• EXERCICE ÉCRIT 1
Affichez toutes les lignes des enregistrements qui contiennent le mot « image ».

----- EXTRAIT FOURNI -----

Le tribunal a retenu que par une lettre du 1er mars 2004 adressée à l’ensemble des chefs d’établissements de la Moselle, LA POSTE leur a enjoint de retirer des bureaux de poste les dépliants publicitaires litigieux, que les chefs d’établissement des bureaux de poste de la Moselle ont, dans les premiers jours du mois de mars 2004, certifié ne plus laisser en libre-service les plaquettes litigieuses, que la CRCA ne produit aucune pièce telle que des constats d’huissiers postérieurs au jugement du 5 janvier 2004 venant à l’appui de ses allégations.

LA POSTE a interjeté appel de ces deux décisions. Les procédures ont été jointes selon ordonnance du conseiller de la mise en état du 6 avril 2006.

Dans ses dernières écritures signifiées et déposées le 12 septembre 2006, la BANQUE POSTALE, venant aux droits de LA POSTE a conclu à l’infirmation des décisions querellées, au débouté de la CRCAM de l’ensemble de ses prétentions. Elle demande à la Cour de lui donner acte de ce que les documents litigieux ont été retirés dès le 20 juin 2003, de condamner la CRCAM à lui payer la somme de 6.000 € au titre de l’article 700 du nouveau code de procédure civile ainsi qu’aux dépens d’instance et d’appel. A titre infiniment subsidiaire, elle sollicite la réduction à un euro symbolique du montant des dommages-intérêts alloués à la CRCAM.

L’appelante estime que le raisonnement adopté par les premiers juges est erroné, observant que la CRCA n’a jamais précisé les caractéristiques de sa clientèle et son profil standard ni les modalités de facturation de la participation aux frais de gestion.

Elle soutient que les données figurant sur le site « testepourvous » sont exactes, que l’intimée ne rapporte pas la preuve de ce que la méthode de calcul utilisée lui serait défavorable, que les éléments chiffrés fournis par la CRCA ne permettent pas au consommateur de déterminer quel sera le coût réel des frais de gestion.

L’appelante rappelle par ailleurs qu’elle a donné l’ordre de retirer les brochures dès le 20 juin 2003, que cet ordre a été exécuté au début du mois de juillet 2003, que la CRCA ne produit aucun constat postérieur au 1er juillet 2003, que la demande d’astreinte était dépourvue de tout objet dès lors que le retrait sollicité était intervenu avant la signification de l’assignation, que s’agissant du département de la Moselle, le retrait a été fait suite au jugement du 5 janvier 2004.

-----

• EXERCICE ÉCRIT 2
Relevez, sans doublon, toutes les dates complètes (jour, mois et année) que cite l'extrait de décision de justice.

----- ENREGISTREMENTS FOURNIS -----

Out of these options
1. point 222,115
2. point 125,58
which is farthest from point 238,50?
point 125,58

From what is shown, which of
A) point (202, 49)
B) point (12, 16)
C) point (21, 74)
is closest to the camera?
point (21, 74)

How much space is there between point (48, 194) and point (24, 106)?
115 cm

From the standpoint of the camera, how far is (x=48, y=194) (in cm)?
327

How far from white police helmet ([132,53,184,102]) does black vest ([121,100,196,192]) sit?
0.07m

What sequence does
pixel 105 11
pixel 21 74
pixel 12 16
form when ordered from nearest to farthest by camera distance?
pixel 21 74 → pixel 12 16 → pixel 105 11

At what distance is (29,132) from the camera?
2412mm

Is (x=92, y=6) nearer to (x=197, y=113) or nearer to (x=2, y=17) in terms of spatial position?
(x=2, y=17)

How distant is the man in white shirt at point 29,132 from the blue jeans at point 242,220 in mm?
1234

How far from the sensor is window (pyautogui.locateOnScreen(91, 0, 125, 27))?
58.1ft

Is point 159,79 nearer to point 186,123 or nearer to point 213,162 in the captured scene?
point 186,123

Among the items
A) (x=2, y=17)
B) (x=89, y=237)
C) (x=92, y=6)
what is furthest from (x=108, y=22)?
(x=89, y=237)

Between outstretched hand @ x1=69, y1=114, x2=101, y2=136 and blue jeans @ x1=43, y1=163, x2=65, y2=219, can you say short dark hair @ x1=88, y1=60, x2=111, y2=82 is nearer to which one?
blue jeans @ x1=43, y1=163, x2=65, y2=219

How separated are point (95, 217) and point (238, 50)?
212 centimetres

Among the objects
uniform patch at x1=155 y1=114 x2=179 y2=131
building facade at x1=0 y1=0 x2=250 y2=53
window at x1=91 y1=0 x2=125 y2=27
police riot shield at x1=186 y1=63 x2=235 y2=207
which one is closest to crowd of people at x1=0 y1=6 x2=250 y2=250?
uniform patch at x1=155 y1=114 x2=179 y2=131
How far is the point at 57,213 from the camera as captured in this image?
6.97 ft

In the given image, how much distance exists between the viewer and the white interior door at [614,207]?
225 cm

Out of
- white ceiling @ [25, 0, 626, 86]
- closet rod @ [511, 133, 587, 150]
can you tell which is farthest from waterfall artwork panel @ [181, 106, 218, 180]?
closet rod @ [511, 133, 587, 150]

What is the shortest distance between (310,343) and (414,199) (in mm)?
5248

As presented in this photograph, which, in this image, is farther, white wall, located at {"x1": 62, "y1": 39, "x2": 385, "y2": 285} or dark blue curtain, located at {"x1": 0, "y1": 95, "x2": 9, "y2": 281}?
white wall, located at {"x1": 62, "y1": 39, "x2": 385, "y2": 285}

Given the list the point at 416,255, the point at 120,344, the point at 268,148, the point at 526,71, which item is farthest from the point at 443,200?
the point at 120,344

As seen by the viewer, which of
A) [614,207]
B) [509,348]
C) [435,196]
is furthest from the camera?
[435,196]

-----

• RÉPONSE COMPLÈTE 1
How far is the point at 57,213 from the camera as captured in this image?
In the given image, how much distance exists between the viewer and the white interior door at [614,207]?
As presented in this photograph, which, in this image, is farther, white wall, located at {"x1": 62, "y1": 39, "x2": 385, "y2": 285} or dark blue curtain, located at {"x1": 0, "y1": 95, "x2": 9, "y2": 281}?

• RÉPONSE COMPLÈTE 2
- 1er mars 2004
- 5 janvier 2004
- 6 avril 2006
- 12 septembre 2006
- 20 juin 2003
- 1er juillet 2003